Harrison, Conrad; Loe, Bao Sheng; Lis, Przemyslaw; Sidey-Gibbons, Chris.
Afiliação
  • Harrison C; Nuffield Department of Orthopaedics, Rheumatology and Musculoskeletal Sciences, University of Oxford, Oxford, United Kingdom.
  • Loe BS; The Psychometrics Centre, University of Cambridge, Cambridge, United Kingdom.
  • Lis P; The Psychometrics Centre, University of Cambridge, Cambridge, United Kingdom.
  • Sidey-Gibbons C; MD Anderson Center for INSPiRED Cancer Care, University of Texas, Houston, TX, United States.
J Med Internet Res ; 22(10): e20950, 2020 10 29.

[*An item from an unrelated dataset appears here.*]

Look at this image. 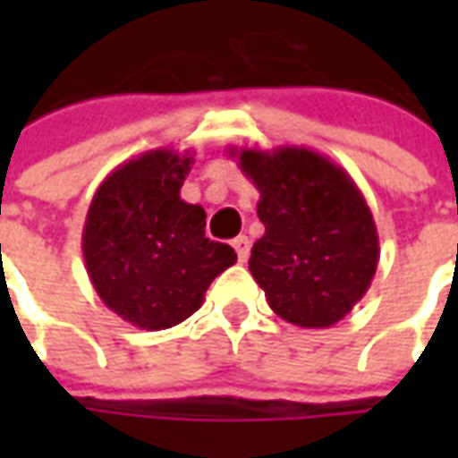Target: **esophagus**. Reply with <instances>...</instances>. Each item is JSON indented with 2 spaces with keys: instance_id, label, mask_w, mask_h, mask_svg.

Article em En | MEDLINE | ID: mdl-33118937
ABSTRACT
Patient-reported assessments are transforming many facets of health care, but there is scope to modernize their delivery. Contemporary assessment techniques like computerized adaptive testing (CAT) and machine learning can be applied to patient-reported assessments to reduce burden on both patients and health care professionals; improve test accuracy; and provide individualized, actionable feedback. The Concerto platform is a highly adaptable, secure, and easy-to-use console that can harness the power of CAT and machine learning for developing and administering advanced patient-reported assessments. This paper introduces readers to contemporary assessment techniques and the Concerto platform. It reviews advances in the field of patient-reported assessment that have been driven by the Concerto platform and explains how to create an advanced, adaptive assessment, for free, with minimal prior experience with CAT or programming.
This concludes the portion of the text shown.